PROBLEM REQUIREMENTS »
Copy the items below, substituting "big boulder" for each occurrence of "large boulder" and leaving everything else unchanged.

───── DATA TO PROCESS ─────

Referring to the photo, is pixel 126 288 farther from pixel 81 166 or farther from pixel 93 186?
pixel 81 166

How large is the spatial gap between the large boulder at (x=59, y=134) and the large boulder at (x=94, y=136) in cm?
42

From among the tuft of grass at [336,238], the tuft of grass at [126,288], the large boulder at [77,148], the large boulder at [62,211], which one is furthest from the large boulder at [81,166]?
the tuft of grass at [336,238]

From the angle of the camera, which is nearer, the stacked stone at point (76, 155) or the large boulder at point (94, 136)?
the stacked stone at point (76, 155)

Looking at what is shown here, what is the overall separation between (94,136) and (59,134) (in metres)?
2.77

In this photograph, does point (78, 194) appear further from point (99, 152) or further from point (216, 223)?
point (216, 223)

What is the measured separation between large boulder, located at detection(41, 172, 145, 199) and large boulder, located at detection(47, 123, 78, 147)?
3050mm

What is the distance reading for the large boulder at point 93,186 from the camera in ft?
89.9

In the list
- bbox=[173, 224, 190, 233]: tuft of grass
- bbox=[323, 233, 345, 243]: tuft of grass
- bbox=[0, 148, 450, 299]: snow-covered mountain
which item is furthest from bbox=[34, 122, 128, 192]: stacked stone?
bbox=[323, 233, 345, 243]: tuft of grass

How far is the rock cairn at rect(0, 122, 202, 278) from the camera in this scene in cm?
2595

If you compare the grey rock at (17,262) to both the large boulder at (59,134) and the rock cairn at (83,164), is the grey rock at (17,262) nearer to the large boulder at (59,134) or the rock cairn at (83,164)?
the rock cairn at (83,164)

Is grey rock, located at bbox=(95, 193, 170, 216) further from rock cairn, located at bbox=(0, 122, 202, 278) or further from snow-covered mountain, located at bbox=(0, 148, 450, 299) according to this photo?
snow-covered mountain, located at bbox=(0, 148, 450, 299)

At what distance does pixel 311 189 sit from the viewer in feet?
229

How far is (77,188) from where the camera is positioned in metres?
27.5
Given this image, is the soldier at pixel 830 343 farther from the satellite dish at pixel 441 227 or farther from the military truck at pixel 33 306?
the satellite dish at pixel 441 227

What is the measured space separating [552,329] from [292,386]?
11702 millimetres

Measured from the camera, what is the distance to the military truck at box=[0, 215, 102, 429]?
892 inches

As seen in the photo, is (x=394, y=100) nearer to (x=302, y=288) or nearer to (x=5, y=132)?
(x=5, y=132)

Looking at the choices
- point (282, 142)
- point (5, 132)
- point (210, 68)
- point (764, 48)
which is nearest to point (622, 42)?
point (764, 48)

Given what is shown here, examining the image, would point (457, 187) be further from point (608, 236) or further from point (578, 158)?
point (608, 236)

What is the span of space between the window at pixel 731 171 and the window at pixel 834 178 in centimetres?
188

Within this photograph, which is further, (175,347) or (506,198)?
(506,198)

─────

CORRECT ANSWER »
Referring to the photo, is pixel 126 288 farther from pixel 81 166 or farther from pixel 93 186?
pixel 81 166

How large is the spatial gap between the big boulder at (x=59, y=134) and the big boulder at (x=94, y=136) in cm?
42

From among the tuft of grass at [336,238], the tuft of grass at [126,288], the big boulder at [77,148], the big boulder at [62,211], which one is furthest from the big boulder at [81,166]?
the tuft of grass at [336,238]

From the angle of the camera, which is nearer, the stacked stone at point (76, 155) or the big boulder at point (94, 136)?
the stacked stone at point (76, 155)

Looking at what is shown here, what is the overall separation between (94,136) and (59,134) (in metres)?
2.77

In this photograph, does point (78, 194) appear further from point (99, 152) or further from point (216, 223)?
point (216, 223)

What is the measured separation between big boulder, located at detection(41, 172, 145, 199) and big boulder, located at detection(47, 123, 78, 147)?
3050mm

What is the distance reading for the big boulder at point 93,186 from the camera in ft?
89.9

In the list
- bbox=[173, 224, 190, 233]: tuft of grass
- bbox=[323, 233, 345, 243]: tuft of grass
- bbox=[0, 148, 450, 299]: snow-covered mountain
which item is furthest from bbox=[34, 122, 128, 192]: stacked stone?
bbox=[323, 233, 345, 243]: tuft of grass

How far is the rock cairn at rect(0, 122, 202, 278) from the camera in this scene in cm?
2595

If you compare the grey rock at (17,262) to both the big boulder at (59,134) and the rock cairn at (83,164), is the grey rock at (17,262) nearer to the big boulder at (59,134) or the rock cairn at (83,164)?
the rock cairn at (83,164)

Is grey rock, located at bbox=(95, 193, 170, 216) further from rock cairn, located at bbox=(0, 122, 202, 278) or further from snow-covered mountain, located at bbox=(0, 148, 450, 299) according to this photo?
snow-covered mountain, located at bbox=(0, 148, 450, 299)

At what distance does pixel 311 189 sit from the viewer in feet?
229

How far is (77,188) from where the camera is positioned in metres?
27.5
Given this image, is the soldier at pixel 830 343 farther from the satellite dish at pixel 441 227 or farther from the military truck at pixel 33 306?
the satellite dish at pixel 441 227

What is the measured space separating [552,329] from [292,386]?
11702 millimetres

Measured from the camera, what is the distance to the military truck at box=[0, 215, 102, 429]?
892 inches

As seen in the photo, is (x=394, y=100) nearer to (x=302, y=288) or nearer to (x=5, y=132)?
(x=5, y=132)

Looking at the choices
- point (282, 142)
- point (5, 132)
- point (210, 68)
- point (764, 48)
which is nearest to point (622, 42)?
point (764, 48)

Given what is shown here, examining the image, would point (457, 187) be further from point (608, 236) or further from point (578, 158)?
point (608, 236)

What is the span of space between the window at pixel 731 171 and the window at pixel 834 178 in centimetres?
188

Within this photograph, which is further, (175,347) or (506,198)?
(506,198)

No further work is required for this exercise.